### Source document
★ ★ ★ ★

Land fill operations do not compromise the future rehabilitation and repair of the site for open space uses”.

  1. [96]
    The planning scheme provides, in clear terms, that landfill operations should not compromise the future use of land for ‘open space uses’. The phrase ‘open space uses’ is not defined in the planning scheme. Assistance as to the meaning of the phrase may be derived from: (1) Table 6.4 and s.6.17(2) of the planning scheme, which aid in the identification of consistent Recreation/Entertainment uses in the Investigation Zone[108]; and (2) provisions of the planning scheme requiring land earmarked for rehabilitation in the RSBEA locality and Swanbank New Chum Area to be ‘transformed into’[109], and ‘integrated’[110] within, a network of green spaces. Green spaces’ in the Swanbank New Chum Area include environmental buffers and corridors, as well as active and passive recreation areas[111].
  1. [97]
    Having regard to paragraphs [95] and [96] above, Bio-recycle is required to demonstrate, inter alia, that the proposed development: (1) will not compromise the future rehabilitation, and repair, of the land for open space and recreation purposes; (2) will transform the land into a green space; and (3) progressively lead to the integration of the land within a network of green spaces.
  1. [98]
    Will the proposed development compromise the future rehabilitation and repair of the land for open space uses?
  1. [99]
    Bio-recycle relies upon the evidence of Mr Schomburgk and Mr McGowan to resolve this question in its favour.
  1. [100]
    In paragraph 140 of their joint report[112], Mr Schomburgk and Mr Perkins agreed about the planning issues to be examined in the appeal. One such issue involved ‘site rehabilitation and use for purposes intended by the planning scheme’.

★ ★ ★ ★

### Provided information
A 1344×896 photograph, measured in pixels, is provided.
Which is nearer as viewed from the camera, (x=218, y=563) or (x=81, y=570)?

★ ★ ★ ★

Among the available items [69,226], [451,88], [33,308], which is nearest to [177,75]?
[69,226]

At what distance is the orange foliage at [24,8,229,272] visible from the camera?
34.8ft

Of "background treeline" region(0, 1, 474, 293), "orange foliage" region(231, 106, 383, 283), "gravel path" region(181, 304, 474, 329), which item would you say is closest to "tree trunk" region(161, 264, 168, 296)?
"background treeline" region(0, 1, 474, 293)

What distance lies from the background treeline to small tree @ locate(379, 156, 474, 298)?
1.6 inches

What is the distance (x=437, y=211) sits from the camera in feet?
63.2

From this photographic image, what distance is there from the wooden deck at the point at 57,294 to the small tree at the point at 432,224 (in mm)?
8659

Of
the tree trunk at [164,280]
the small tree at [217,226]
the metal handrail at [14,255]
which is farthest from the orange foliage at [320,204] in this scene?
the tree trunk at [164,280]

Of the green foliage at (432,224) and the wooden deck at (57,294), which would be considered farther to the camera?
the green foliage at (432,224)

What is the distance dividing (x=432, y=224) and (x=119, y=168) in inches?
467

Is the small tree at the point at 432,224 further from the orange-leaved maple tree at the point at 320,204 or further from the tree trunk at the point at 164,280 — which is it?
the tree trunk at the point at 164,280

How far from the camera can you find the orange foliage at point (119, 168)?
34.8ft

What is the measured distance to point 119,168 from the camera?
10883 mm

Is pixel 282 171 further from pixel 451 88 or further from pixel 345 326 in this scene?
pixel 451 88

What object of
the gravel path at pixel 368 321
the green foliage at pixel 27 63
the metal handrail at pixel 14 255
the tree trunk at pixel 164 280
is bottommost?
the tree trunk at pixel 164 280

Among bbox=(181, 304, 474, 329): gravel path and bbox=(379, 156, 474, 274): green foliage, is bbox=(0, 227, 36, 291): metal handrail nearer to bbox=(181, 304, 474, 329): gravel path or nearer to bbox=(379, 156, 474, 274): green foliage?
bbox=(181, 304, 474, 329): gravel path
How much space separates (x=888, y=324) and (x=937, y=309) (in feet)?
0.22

★ ★ ★ ★

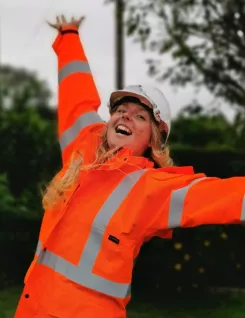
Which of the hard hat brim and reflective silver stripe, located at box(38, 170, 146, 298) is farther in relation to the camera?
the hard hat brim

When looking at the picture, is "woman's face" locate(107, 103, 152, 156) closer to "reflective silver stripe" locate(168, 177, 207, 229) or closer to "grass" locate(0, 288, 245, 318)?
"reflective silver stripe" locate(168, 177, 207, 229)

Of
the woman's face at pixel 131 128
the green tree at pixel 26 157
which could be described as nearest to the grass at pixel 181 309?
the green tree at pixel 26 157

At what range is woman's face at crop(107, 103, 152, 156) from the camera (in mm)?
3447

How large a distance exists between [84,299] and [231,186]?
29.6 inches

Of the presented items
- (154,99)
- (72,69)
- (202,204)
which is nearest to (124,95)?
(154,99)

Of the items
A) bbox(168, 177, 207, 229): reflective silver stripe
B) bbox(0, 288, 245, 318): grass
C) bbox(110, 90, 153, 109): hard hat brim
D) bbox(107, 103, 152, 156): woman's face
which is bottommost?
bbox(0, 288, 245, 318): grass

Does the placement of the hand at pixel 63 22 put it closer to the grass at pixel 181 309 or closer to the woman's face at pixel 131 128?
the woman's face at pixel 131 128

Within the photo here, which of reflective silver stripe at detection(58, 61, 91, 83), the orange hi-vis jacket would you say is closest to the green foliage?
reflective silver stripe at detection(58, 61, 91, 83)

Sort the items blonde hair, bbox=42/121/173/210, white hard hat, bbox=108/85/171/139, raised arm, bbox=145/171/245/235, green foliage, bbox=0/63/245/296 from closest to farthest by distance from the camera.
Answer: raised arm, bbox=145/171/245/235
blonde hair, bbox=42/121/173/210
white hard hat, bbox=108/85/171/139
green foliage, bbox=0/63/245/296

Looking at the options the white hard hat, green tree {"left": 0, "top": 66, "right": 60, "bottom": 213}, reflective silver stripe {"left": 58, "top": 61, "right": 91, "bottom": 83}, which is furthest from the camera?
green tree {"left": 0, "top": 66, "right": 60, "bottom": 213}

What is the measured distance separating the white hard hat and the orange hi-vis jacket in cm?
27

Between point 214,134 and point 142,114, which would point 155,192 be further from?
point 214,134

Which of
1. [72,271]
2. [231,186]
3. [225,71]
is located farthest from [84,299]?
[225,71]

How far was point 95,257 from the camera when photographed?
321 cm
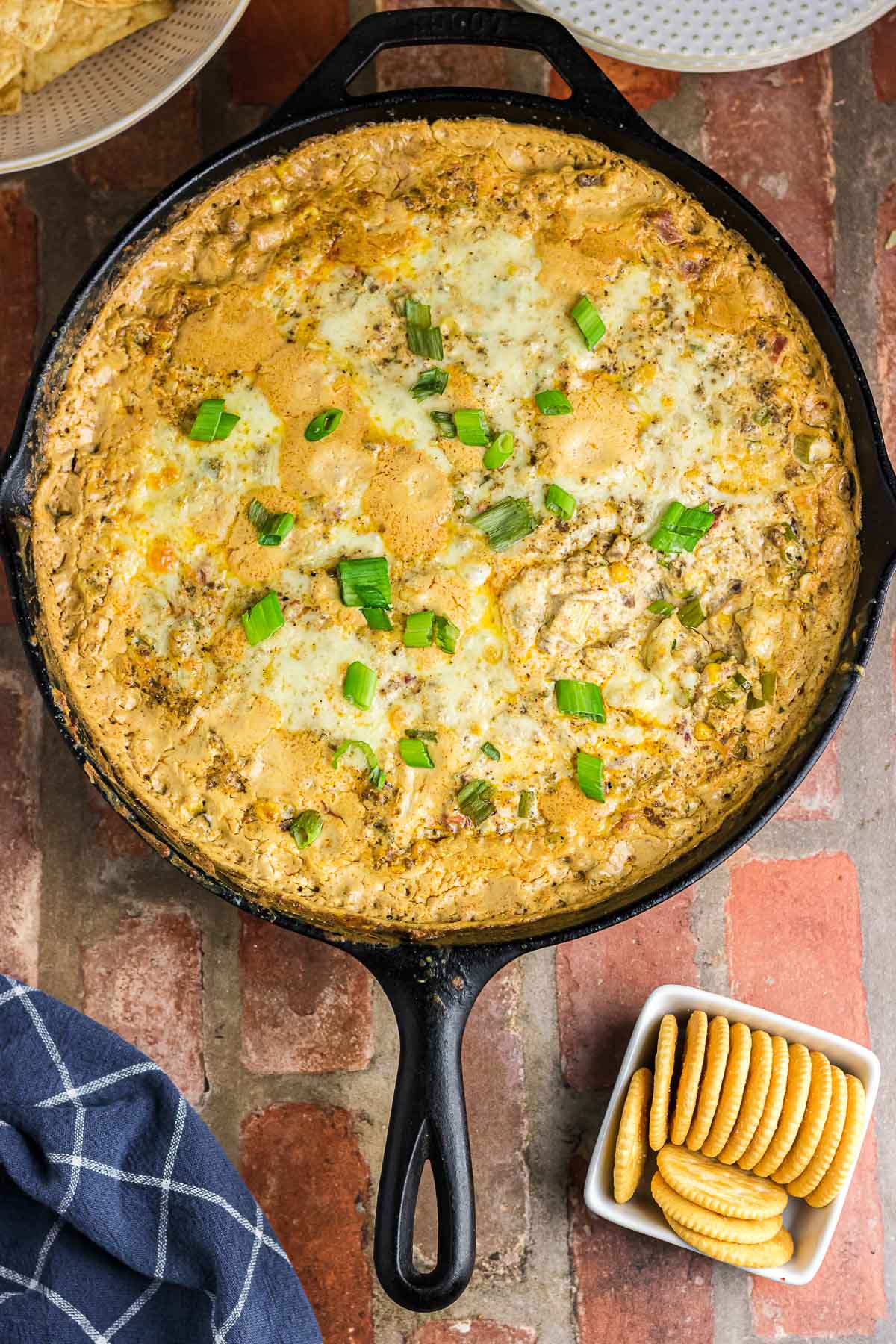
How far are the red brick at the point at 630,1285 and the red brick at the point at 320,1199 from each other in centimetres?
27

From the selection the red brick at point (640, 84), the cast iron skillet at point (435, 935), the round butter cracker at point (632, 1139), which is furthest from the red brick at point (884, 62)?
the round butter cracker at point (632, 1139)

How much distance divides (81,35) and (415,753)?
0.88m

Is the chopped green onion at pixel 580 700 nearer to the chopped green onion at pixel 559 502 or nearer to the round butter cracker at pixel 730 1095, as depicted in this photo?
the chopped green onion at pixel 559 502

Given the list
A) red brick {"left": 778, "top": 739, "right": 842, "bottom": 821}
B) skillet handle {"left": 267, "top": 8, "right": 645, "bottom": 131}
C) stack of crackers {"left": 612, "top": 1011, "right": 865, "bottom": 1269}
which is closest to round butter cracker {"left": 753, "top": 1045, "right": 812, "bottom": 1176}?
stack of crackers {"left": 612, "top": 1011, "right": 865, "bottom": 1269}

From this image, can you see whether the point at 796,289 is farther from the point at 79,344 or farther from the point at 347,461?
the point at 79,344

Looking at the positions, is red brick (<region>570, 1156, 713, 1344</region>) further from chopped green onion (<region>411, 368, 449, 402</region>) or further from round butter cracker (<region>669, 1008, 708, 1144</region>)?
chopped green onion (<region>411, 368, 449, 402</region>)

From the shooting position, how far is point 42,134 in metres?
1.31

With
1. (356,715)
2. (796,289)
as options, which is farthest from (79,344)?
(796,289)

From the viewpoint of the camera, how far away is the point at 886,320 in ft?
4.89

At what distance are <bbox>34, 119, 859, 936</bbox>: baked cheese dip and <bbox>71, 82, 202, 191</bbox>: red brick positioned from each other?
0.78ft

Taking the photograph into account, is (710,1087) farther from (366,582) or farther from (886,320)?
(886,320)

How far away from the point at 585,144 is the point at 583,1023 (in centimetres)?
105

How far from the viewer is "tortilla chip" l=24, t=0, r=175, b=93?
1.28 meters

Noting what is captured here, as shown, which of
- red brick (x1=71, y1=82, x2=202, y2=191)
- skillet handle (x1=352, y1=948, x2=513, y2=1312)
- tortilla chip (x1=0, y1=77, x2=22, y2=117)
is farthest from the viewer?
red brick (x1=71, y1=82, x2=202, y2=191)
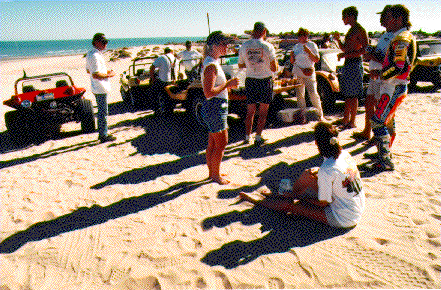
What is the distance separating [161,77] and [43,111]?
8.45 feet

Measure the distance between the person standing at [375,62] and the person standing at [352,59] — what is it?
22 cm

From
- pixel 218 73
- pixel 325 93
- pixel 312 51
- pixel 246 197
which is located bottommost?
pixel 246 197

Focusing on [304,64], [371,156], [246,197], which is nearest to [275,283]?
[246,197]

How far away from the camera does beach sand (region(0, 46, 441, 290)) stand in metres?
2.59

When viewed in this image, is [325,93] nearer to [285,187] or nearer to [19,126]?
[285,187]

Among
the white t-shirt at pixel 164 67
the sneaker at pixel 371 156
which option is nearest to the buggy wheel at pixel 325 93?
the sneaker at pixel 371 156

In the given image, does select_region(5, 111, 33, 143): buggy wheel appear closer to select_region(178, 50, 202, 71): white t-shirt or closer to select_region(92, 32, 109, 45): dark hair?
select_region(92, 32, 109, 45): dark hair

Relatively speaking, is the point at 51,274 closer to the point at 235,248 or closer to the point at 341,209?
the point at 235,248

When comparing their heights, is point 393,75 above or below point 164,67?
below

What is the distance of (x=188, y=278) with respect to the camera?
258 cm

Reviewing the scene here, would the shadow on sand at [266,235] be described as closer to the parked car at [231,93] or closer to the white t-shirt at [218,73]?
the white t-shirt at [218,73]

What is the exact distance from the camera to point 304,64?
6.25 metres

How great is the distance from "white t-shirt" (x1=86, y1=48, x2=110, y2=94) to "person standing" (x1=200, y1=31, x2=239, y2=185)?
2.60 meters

★ ★ ★ ★

### Exercise instructions
According to the source document, what do green spaces in the Swanbank New Chum Area include?

### Correct answer
They include environmental buffers and corridors, as well as active and passive recreation areas.